Así es como de manera filosófica, o teológica, comienza Cervantes el capítulo en el que todos los sueños de Sancho Panza se vendrán súbitamente abajo. Mientras estaba ejerciendo lo que había sido su mayor anhelo, ser gobernador de una ínsula, una burlesca insurrección, preparada por unos siervos guasones, dará con los huesos del pobre escudero, metido a gobernante, por los suelos. Y así, transido y golpeado, recibirá la lección por la que volverá a su sentido, abrazándose a su asno y reconciliándose con lo que en realidad él era: un sencillo campesino.
Posiblemente ésta sea una de las escenas más emotivas del Quijote, en la que Sancho, cargado de sensatez, reconoce la que le faltó, al pretender por soberbia ascender a alturas que no le correspondían. Gustavo Doré, el artista francés, nos ha dejado un grabado del momento que habla por sí solo, en el que el escudero vierte lágrimas sobre su rucio, en una ilustración llena de humanidad y ternura.
Es evidente que detrás de esta extravagante, divertida y entrañable chirigota, la intención de Cervantes es hacernos reflexionar sobre diversas cuestiones que están resumidas en el pasaje ya citado. Las cosas de esta vida, por su propia naturaleza, son cambiantes e intentar ir contra esa ley es ´pensar en lo escusado´, es decir, pretender o intentar algo imposible o muy dificultoso, tal como la Real Academia define esa frase. Y ese entendimiento, agrega el autor, incluso lo tienen muchos que carecen de la luz de la fe, habiendo llegado al mismo solo por su razonamiento natural, ya que la experiencia misma les ha enseñado que todo se muda.
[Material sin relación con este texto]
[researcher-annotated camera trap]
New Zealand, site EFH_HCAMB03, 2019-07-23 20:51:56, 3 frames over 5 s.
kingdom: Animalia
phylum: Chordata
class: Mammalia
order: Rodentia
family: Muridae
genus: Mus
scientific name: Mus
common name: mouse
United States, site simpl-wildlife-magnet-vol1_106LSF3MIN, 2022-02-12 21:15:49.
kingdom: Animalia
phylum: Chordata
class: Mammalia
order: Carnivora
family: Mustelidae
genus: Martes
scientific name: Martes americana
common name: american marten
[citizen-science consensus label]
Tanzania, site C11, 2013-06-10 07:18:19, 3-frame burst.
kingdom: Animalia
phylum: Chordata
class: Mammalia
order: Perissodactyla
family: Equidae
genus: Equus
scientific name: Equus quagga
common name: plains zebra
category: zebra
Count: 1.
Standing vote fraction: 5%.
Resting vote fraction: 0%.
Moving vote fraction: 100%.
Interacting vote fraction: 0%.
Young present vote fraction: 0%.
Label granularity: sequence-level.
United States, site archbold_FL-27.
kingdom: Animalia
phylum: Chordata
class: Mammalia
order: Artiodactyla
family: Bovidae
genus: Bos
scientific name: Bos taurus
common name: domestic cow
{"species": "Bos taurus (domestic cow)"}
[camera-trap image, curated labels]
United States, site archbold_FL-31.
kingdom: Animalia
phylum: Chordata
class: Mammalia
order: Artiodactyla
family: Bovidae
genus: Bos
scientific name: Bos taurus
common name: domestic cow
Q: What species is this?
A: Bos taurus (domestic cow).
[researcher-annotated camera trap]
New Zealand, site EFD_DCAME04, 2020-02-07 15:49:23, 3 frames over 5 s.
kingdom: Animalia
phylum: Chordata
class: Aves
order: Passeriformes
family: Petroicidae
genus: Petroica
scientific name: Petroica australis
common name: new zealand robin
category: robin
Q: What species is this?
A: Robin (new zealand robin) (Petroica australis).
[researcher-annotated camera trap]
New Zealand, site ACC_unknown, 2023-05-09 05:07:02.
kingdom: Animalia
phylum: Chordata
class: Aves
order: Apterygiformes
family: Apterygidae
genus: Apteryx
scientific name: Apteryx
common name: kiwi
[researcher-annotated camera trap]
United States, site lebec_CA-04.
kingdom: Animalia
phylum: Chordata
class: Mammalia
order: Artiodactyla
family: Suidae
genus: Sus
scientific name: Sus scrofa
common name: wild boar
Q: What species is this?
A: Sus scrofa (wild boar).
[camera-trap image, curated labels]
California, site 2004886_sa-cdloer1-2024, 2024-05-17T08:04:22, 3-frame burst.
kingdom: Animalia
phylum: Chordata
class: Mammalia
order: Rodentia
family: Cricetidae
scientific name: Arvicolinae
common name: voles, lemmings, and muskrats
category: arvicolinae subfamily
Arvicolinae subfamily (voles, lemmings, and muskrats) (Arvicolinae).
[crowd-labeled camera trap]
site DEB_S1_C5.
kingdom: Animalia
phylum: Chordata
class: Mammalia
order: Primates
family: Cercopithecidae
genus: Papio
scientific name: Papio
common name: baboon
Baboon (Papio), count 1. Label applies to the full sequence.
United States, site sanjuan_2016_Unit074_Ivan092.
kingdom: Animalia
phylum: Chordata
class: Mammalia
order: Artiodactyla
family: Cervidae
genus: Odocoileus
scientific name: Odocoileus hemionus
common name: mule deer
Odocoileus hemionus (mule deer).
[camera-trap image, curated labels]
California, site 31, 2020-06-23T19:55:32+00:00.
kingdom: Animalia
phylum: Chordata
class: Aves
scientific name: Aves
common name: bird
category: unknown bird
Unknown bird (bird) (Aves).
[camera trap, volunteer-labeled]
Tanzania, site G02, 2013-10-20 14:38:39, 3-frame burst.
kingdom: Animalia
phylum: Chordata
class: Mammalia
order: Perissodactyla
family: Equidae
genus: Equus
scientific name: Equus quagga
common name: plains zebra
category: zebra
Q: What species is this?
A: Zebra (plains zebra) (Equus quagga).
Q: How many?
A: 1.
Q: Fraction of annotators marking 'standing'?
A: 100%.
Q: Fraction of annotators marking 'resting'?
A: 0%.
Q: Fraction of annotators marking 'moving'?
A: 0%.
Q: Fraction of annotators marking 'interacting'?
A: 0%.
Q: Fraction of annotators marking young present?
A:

Esa alteración continua de todas las cosas también afecta a los que están en las posiciones más elevadas de gobierno, pues en un momento dado se puede producir un vuelco imprevisto que da al traste con todo lo que habían imaginado hacer. Es más, de todos los seres humanos posiblemente sean ellos, los gobernantes, quienes están sujetos a mayor probabilidad de mudanzas repentinas, ya que en las alturas es donde se forman los nubarrones, se crean las tempestades y se fraguan las tormentas. Y de pronto hay que trastocar todos los planes, quedando a expensas de fuerzas que no se pueden controlar, teniendo que negar todas las promesas hechas en un momento dado y esperando a que de alguna manera, de alguna parte, suceda algo que amaine el temporal. Es la humillación del poder, que consiste en que llegado un momento el poder carece de poder.
Cuando se escucha a los gobernantes y a los aspirantes a serlo hacer pronunciamientos tan contundentes sobre lo que sucederá, sobre lo que pueden hacer y conseguir, simplemente confiados en unas circunstancias momentáneamente prometedoras, sin reparar cuán frágiles son los cimientos sobre los que están basados sus palabras y pronósticos, y, sobre todo, sin reconocer la precariedad de los asuntos de este mundo, uno no puede por menos que acordarse de la escena de Sancho derribado a tierra y molido a golpes.
O cuando se escucha a candidatos en campaña electoral llenarse la boca de atrevidos argumentos, que luego han de tragarse cuando lo imponderable se presente, es menester preguntarse si verdaderamente han entendido la lección por las que otros, que hicieron lo mismo antes que ellos, han pasado.
Sancho sí sacó provecho de la lección, porque en medio de aquel trance suplicó al cielo que le librara de aquella angustia en la que se había convertido la ínsula. Claro que Sancho era creyente y por tanto sabía cuál era el poder superior al que apelar en aquel momento de peligro, dejando así un ejemplo de qué hacer a todos los gobernantes que se vean superados por las circunstancias.
El problema es que si alguien solo cree en sí mismo y en la capacidad del ser humano para solventar cualquier eventualidad que pueda presentarse ¿a quién se volverá? Mientras las eventualidades son de nuestra talla podemos manejarlas, enfrentarlas o someterlas con nuestra propia fuerza. Pero si nos superan tendremos que pedir ayuda. Ahora bien, si otros gobernantes admirados resulta que también están a merced de esta ineludible ley de los vaivenes de esta vida ¿a quién recurrir? ¿A la suerte? ¿Al destino? ¿A los astros?
Aquel labrador, súbitamente desbordado y derribado de su pedestal, mostró el camino a los que se aferran al suyo. Es el camino de la humildad, de la reconciliación con la realidad, de la sensatez y de la súplica a lo alto. Por eso, cada vez que un gobernante haga una promesa, realice un pronóstico o idee un plan, cuando lo exponga debería siempre añadir esta corta, pero importante, adición: Si Dios quiere. Al menos en su fuero interno.